# Mellowing Time



## blue hill (Jan 13, 2015)

Hi Folks,
It's my understanding that smoked cheese needs to rest after it's smoked, optimum 4 weeks or so.
I smoked some cheddar, feta and Baby Bels a few days  ago and the suspense is killing me.  Do the softer cheese like the feta and Baby Bels require less mellowing time than the hard cheeses like cheddar?


----------



## bear55 (Jan 13, 2015)

I waited a month, as hard as it was.  You will be rewarded.


----------



## blue hill (Jan 13, 2015)

:hissyfit::icon_sad:  thanks Mr. Bear.  I was thinking that would be the answer.


----------



## blue hill (Jan 13, 2015)

I guess maybe I'll try smoking some eggs and get a little instant gratification.:drool


----------



## link (Jan 13, 2015)

I let mine sit for a minimum of 2 months before I open them and have never been disappointed. I opened some Farmers cheese that was 3 months and some sharp cheddar that was 4 months last weekend and they were awesome.


----------



## slackbarry (Jan 13, 2015)

I've been smoking cheese for about four years now, the longest I've left to "mature" is about a week.

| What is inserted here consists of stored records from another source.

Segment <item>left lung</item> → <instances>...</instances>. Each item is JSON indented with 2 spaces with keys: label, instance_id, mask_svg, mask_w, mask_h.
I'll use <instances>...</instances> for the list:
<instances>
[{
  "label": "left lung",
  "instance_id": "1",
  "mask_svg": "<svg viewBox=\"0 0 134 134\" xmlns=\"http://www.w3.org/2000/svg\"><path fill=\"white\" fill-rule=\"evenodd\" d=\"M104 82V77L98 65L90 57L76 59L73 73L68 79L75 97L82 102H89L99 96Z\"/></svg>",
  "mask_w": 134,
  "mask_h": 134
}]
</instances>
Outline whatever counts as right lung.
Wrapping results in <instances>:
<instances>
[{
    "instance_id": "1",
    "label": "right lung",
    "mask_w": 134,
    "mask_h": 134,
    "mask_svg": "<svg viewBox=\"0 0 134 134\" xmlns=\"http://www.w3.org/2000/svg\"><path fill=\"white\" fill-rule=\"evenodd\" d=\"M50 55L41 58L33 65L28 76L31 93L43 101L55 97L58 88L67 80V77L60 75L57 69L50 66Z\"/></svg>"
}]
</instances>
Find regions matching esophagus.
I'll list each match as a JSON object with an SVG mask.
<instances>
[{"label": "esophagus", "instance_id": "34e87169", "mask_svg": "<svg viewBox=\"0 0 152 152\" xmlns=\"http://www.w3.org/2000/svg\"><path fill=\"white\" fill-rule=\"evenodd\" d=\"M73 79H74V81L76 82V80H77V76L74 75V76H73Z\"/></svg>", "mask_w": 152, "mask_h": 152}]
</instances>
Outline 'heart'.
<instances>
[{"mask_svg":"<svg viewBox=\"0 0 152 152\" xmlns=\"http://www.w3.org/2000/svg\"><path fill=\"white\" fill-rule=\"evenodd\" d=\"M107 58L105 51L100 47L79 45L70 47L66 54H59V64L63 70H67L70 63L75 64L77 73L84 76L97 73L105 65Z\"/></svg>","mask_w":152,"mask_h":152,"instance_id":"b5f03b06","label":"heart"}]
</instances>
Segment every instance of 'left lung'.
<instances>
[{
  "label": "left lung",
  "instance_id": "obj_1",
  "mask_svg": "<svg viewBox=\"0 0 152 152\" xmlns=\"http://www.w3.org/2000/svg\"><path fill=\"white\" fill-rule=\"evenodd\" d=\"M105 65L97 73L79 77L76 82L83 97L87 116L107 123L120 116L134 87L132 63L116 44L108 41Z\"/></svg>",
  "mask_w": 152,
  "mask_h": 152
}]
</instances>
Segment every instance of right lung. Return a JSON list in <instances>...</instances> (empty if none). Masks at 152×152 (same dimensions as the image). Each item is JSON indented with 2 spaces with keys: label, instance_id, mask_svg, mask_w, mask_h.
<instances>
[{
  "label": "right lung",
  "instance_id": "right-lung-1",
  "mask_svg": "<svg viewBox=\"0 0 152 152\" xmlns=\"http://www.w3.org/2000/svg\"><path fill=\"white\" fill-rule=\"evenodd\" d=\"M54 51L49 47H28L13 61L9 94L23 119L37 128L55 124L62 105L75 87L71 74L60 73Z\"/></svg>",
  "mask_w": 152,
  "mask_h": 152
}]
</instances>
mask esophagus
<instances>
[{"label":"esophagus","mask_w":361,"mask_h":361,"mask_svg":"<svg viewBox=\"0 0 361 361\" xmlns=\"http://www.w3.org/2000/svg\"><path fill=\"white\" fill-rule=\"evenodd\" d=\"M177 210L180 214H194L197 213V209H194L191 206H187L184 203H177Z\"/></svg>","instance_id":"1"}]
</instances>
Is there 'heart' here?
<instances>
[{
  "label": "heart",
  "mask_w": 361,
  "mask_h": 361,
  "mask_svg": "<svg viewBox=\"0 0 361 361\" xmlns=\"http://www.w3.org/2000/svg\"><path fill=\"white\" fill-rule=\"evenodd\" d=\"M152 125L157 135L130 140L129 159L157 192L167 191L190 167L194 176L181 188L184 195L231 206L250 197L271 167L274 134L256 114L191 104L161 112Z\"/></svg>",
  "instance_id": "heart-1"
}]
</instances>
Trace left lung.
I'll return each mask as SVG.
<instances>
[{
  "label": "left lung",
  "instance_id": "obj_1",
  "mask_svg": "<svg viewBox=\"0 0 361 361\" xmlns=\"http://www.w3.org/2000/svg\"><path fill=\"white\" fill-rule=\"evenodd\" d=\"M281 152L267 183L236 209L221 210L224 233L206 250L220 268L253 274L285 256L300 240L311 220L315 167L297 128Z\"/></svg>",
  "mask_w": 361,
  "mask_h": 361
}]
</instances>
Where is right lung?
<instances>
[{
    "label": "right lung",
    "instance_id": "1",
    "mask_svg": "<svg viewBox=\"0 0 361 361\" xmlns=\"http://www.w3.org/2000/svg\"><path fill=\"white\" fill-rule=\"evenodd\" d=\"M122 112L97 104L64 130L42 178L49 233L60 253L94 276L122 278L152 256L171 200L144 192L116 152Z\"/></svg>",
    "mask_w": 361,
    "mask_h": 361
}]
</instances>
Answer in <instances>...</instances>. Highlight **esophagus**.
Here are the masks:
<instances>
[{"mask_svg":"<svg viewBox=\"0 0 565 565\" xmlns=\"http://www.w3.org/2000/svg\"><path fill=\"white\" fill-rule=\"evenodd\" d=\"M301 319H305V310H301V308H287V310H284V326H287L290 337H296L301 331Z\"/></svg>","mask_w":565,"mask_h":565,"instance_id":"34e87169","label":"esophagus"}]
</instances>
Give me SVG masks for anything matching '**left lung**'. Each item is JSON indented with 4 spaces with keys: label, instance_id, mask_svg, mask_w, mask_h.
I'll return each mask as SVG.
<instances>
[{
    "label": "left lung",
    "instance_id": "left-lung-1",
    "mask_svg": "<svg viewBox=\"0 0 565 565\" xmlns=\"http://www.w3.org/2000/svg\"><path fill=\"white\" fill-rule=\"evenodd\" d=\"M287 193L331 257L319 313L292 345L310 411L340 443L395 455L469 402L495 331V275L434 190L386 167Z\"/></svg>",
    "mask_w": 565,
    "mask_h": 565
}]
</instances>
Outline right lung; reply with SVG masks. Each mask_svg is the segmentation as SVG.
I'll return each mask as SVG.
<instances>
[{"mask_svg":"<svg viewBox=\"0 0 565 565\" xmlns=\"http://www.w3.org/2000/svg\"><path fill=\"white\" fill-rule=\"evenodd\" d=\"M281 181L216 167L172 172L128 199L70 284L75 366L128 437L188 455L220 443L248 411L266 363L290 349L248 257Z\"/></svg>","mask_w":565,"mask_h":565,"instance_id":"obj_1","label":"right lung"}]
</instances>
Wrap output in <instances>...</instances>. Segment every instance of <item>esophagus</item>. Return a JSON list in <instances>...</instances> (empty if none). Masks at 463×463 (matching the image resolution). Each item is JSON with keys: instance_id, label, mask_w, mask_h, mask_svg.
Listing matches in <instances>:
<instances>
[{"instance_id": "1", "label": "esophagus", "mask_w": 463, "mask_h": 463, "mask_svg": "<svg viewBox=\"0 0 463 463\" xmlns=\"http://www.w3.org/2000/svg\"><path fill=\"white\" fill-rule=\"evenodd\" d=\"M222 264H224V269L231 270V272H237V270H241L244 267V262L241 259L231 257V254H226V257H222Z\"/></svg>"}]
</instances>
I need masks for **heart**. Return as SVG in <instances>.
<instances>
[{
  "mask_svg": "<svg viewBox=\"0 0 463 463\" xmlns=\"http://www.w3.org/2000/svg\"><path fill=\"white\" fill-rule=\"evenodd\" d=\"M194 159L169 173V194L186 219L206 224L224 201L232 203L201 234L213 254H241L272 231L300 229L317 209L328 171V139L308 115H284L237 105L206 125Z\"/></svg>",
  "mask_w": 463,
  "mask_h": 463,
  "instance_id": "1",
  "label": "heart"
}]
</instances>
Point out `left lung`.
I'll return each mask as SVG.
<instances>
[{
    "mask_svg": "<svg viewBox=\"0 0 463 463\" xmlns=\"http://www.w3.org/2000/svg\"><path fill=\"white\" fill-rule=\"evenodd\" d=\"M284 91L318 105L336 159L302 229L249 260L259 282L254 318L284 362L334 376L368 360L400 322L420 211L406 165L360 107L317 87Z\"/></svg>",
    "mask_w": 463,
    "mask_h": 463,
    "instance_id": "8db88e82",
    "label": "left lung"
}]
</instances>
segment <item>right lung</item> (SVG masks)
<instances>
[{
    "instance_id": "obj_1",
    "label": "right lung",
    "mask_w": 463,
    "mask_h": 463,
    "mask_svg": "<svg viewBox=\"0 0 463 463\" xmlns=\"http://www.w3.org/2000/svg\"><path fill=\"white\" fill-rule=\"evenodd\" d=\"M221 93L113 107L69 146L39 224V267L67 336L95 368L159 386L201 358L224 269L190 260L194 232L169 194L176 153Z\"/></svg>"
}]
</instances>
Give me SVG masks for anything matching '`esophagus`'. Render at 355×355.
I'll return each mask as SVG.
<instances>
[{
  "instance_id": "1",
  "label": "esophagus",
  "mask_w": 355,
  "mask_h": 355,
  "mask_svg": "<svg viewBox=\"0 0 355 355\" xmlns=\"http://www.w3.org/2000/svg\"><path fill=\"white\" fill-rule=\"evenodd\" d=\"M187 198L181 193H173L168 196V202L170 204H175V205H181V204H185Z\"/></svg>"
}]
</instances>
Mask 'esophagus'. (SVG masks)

I will try leaving  it a little longer now I have read this. Will it make that much difference to the taste etc?

Will it matter that much on how long I smoke it.  I usually leave between 6-8 hours to smoke ( using a homemade dust mix of maple, mesquite and dried mixed herbs)  And it is a very strong, but a nice and sweet taste.


----------



## tropics (Jan 13, 2015)

Slackbarry said:


> I've been smoking cheese for about four years now, the longest I've left to "mature" is about a week.
> 
> I will try leaving it a little longer now I have read this. Will it make that much difference to the taste etc?
> 
> Will it matter that much on how long I smoke it. I usually leave between 6-8 hours to smoke ( using a homemade dust mix of maple, mesquite and dried mixed herbs) And it is a very strong, but a nice and sweet taste.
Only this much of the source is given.